→ **EXERCISE INSTRUCTIONS**
Extend the passage below about Barnabas Oley's portrait of George Herbert, picking up after its final sentence.

→ **PASSAGE GIVEN**
- - - - -

By 1652, the time of the next major biographical statement about Herbert, the tensions of the 1630s had erupted into a devastating civil war: the army of King Charles I had been decisively defeated, and the king himself executed; the bishops had been disenfranchised from their high place in both church and state government; and the maintenance of peace depended on a coalition of parties —old and new landowners, merchants, religious enthusiasts, army commanders, and soldiers—with conflicting interests. Little wonder, then, that Barnabas Oley, a Royalist divine, envisioned Herbert as a "primitive ... holy and heavenly soul" who could instruct a later generation living in much-deserved chastisement and exile. Herbert seemed to be a fit subject for nostalgia, one who lived and died in peace. In Oley's introduction to Herbert's Remains (1652), containing among other works A Priest to the Temple: Or, The Country Parson, Herbert's prose description of the ideal way a priest would serve his country parish (written during the last years of his life when he was a country parson at Bemerton), Oley pictures Herbert as one who embodies traits that the current age has left behind: a person of charity, a lover of traditional, time-honored worship, church music and ceremonies, and a master of "modest, grave and Christian reproof" Oley's preface is apocalyptic throughout, and he frames Herbert's image in such a way that it may lead midcentury England to holiness and repentance, "Recovery, and Profit."

- - - - -

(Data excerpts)
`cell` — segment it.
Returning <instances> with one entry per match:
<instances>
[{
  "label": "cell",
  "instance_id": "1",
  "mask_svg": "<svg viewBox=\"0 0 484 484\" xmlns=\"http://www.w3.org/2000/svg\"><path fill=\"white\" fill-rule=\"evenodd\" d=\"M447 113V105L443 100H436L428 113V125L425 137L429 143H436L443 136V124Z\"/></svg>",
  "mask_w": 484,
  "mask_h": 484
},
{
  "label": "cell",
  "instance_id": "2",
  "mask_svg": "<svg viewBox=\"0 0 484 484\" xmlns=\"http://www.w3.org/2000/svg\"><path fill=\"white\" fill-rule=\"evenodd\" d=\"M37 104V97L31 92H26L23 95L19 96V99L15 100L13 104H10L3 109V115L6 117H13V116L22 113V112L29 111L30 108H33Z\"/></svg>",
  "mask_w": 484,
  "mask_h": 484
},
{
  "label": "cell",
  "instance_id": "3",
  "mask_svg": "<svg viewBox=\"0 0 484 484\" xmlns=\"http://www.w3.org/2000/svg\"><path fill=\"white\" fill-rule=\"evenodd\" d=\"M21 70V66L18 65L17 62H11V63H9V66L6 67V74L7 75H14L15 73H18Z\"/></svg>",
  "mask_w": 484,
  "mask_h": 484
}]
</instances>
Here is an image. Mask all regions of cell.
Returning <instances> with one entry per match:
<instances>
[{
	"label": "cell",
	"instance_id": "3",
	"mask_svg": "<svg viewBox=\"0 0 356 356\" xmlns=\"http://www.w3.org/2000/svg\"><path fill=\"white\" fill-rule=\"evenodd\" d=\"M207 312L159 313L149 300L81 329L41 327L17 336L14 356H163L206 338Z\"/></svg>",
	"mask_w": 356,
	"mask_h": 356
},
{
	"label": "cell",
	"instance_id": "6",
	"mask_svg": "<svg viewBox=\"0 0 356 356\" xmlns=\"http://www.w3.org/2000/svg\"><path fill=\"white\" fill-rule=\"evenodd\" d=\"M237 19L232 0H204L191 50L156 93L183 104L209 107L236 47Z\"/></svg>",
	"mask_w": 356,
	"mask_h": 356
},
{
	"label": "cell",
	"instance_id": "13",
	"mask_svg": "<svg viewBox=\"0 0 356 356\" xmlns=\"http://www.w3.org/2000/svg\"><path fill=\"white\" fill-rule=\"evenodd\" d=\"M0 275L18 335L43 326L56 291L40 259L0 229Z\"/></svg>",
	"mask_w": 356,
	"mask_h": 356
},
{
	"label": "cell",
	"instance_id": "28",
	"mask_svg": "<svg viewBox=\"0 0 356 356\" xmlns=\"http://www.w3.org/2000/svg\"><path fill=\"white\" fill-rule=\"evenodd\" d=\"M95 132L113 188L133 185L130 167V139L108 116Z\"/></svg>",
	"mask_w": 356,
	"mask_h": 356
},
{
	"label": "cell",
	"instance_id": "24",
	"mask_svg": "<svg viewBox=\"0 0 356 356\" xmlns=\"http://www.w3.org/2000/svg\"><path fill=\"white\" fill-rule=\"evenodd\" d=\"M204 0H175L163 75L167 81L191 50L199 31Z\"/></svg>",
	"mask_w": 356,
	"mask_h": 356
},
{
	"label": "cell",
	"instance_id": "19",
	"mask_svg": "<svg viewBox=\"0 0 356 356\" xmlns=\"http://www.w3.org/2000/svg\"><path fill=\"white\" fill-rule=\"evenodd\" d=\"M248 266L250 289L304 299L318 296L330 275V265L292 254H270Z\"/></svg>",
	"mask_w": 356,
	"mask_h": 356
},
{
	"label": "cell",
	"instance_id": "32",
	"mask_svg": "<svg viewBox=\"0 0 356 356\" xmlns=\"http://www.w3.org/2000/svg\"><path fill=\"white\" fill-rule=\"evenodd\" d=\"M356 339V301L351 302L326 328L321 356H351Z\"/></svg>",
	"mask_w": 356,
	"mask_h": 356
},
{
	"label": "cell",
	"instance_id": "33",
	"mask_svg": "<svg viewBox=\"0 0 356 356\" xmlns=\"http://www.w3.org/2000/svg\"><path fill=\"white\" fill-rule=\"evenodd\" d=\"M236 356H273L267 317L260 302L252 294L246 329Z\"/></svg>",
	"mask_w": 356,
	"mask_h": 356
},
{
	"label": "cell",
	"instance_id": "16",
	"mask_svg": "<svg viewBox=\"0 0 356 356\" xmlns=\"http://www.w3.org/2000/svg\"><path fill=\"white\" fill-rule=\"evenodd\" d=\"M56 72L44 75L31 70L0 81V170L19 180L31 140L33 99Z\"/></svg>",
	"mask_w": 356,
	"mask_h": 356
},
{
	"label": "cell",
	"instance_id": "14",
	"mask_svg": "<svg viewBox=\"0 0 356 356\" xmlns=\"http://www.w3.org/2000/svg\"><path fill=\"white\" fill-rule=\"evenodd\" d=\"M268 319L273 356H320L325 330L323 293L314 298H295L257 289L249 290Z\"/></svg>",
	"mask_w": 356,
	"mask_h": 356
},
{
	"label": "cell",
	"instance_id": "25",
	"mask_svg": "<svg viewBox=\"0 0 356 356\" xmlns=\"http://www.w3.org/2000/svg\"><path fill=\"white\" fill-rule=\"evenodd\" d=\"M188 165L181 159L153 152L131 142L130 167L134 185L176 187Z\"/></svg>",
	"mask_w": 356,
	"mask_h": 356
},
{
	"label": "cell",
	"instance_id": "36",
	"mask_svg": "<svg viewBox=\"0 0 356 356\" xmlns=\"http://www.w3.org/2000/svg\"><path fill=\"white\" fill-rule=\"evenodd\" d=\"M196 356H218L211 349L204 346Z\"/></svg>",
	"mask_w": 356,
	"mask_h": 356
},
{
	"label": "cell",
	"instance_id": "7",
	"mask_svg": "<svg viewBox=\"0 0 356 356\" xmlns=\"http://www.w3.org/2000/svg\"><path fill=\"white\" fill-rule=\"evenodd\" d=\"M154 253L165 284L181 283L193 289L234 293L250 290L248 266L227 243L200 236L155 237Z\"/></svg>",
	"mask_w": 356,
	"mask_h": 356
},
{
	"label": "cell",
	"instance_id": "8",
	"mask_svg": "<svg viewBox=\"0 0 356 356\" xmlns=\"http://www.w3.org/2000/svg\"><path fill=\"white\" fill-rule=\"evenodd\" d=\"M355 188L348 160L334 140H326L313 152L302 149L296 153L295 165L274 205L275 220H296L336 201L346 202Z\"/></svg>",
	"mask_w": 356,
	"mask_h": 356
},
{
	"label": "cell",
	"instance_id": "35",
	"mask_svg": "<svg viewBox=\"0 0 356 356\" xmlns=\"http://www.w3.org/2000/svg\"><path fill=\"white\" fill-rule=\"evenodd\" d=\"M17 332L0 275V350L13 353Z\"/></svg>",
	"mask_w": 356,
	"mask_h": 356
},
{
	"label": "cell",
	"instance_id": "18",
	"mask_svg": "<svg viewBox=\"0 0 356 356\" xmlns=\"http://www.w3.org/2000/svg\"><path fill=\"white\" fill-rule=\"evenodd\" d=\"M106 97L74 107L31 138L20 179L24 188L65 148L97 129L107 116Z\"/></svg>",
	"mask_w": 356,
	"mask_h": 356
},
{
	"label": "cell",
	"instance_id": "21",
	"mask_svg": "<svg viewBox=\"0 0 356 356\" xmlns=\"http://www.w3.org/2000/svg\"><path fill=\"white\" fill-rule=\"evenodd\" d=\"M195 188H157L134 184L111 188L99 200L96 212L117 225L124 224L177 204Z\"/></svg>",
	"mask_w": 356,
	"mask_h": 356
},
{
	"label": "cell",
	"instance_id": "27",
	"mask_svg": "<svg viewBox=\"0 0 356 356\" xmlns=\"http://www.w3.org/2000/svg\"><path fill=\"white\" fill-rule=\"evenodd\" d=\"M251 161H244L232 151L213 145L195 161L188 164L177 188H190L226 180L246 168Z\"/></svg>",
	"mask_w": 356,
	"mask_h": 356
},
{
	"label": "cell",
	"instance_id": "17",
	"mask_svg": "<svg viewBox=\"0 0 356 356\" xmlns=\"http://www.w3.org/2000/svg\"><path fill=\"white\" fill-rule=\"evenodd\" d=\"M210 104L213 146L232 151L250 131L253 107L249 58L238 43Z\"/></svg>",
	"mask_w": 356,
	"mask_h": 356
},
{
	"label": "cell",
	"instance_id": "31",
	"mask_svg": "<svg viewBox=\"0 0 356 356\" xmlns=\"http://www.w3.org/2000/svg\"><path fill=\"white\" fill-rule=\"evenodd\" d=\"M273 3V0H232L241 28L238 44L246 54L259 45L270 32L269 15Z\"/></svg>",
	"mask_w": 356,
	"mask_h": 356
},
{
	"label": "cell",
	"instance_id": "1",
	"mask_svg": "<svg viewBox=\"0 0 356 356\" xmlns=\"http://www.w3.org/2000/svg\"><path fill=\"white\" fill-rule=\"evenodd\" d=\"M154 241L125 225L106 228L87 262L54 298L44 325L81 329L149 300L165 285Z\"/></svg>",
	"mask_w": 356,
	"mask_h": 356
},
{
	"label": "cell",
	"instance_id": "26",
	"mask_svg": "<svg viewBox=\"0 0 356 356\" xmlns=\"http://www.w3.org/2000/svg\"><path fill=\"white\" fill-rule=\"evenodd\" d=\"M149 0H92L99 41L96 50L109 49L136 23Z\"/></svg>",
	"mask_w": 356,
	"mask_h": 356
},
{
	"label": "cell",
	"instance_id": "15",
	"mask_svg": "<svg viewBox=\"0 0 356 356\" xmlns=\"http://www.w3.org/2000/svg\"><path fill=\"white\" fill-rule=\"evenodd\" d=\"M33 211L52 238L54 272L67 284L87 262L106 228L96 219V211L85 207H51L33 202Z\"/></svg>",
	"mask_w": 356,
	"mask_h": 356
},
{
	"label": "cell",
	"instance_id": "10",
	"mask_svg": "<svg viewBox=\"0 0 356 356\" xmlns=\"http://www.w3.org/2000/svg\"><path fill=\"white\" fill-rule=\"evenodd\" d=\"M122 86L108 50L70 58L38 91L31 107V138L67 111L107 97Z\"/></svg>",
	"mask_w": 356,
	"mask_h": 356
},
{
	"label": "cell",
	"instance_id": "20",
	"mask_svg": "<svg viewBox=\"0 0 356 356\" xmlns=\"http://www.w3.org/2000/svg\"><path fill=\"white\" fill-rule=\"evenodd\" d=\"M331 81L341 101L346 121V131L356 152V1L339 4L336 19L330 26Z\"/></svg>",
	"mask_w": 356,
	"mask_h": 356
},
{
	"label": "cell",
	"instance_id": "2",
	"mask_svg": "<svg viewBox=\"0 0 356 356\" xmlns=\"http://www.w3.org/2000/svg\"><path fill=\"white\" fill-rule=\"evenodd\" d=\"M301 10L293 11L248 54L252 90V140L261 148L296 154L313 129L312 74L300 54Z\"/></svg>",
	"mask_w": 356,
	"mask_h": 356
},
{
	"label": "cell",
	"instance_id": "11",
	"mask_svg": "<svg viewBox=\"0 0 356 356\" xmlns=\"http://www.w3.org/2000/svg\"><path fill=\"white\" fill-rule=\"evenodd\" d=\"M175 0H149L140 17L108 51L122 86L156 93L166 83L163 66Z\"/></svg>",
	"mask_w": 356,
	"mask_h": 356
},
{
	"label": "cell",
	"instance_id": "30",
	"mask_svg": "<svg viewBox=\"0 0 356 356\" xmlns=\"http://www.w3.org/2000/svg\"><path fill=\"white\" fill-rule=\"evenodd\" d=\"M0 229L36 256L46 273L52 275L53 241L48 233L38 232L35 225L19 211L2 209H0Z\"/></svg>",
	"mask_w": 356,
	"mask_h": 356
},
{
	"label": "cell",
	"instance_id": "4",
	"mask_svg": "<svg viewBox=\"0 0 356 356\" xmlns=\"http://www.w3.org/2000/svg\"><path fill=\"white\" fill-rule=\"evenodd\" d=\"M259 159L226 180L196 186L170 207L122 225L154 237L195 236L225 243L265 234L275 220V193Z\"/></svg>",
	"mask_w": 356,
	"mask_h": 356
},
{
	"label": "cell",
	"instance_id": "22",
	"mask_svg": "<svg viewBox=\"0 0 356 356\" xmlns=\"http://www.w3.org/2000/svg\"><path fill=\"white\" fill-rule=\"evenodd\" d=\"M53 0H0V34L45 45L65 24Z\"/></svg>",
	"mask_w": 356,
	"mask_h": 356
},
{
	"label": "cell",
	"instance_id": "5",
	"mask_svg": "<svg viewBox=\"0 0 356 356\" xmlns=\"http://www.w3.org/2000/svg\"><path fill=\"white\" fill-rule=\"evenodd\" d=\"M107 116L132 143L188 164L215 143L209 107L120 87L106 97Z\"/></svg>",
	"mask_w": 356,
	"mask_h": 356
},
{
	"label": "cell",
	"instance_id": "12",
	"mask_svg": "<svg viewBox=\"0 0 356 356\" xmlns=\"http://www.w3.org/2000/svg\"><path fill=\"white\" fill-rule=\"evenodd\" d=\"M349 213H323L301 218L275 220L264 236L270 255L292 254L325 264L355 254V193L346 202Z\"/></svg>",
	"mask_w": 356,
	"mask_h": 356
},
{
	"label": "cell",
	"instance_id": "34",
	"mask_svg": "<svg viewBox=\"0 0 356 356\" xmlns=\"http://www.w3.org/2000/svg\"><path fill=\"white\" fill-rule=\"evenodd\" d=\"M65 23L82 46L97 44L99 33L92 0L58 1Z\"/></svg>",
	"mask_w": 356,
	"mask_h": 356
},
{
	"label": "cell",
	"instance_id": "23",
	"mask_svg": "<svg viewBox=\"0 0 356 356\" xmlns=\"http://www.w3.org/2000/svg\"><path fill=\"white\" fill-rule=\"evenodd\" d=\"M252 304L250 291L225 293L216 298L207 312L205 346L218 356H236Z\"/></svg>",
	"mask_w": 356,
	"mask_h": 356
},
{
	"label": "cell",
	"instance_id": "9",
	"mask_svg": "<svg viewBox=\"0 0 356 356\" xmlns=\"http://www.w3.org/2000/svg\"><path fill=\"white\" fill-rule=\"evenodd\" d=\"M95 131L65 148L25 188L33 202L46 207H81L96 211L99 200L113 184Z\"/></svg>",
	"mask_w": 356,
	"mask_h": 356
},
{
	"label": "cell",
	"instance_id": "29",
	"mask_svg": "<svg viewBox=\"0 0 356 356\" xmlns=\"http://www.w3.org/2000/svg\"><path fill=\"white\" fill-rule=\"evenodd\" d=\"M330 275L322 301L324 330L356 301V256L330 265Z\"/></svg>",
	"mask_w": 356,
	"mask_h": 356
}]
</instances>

- - - - -

→ **OUTPUT BELOW**
Izaak Walton, who wrote the first extensive biography of Herbert, follows the lead of Ferrar and Oley in shaping Herbert's life. Walton's Life of Mr. George Herbert, first published in 1670 and then revised in 1674 and 1675, does not have Ferrar's austerity nor Oley's urgency: by 1670 the king had been restored, the Anglican church was reestablished as the official religious institution of the country, and—despite inevitable exceptions—there seemed to be a growing respect for the advantages of toleration and accommodation rather than confrontation. Herbert was still needed, but not so much for reproof in perilous times as for gentle guidance in times of relative calm. For Walton, Herbert was not only a "primitive Saint"—that is, a throwback to the church of a simpler era—but a prefiguration of the ideal Restoration clergyman: wellborn but socially responsible, educated but devout, experienced in the ways of the world but fully committed to the ways of the church, and knowledgeable about both the pains and joys of spiritual life. In Walton's hands Herbert comes alive, but it is safest to approach Walton's biography as one of the great works of 17th-century prose fiction.
George Herbert was born on April 3, 1593 at Black Hall in Montgomery, Wales. His family on his father's side was one of the oldest and most powerful in Montgomeryshire, having settled there in the early 13th century and improving and consolidating its status by shrewd marriage settlements and continuous governmental service. The surviving stories about the patriarchs focus, not surprisingly, on their bravery and valor as they fought to civilize the countryside, administer justice, and keep peace in an area that had a well-deserved reputation for wildness. Herbert no doubt grew up with these tales but could not have had much contact with the men themselves: his grandfather, evidently a remarkable courtier, warrior, and politician, died the month after Herbert was born; and his father, also an active local sheriff and member of Parliament, died when Herbert was three and a half years old.His mother, Magdalen, from the Newport family of Shropshire, was by all accounts an extraordinary woman, fully capable of managing the complex financial affairs of the family, moving the household when necessary, and supervising the academic and spiritual education of her ten children. There is evidence of Herbert's deep attachment to, and even identification with, his mother throughout his works: his earliest surviving poems, which attempt to outline his direction as a poet, were written and sent to her as a gift; he mourned her death (and celebrated her life) with a collection of Latin and Greek poems, Memoriae Matris Sacrum (1627); and The Temple is filled with images of childlike submissiveness and maternal love, devotion, and authority. John Donne, with whom Magdalen was well acquainted, delivered her funeral sermon.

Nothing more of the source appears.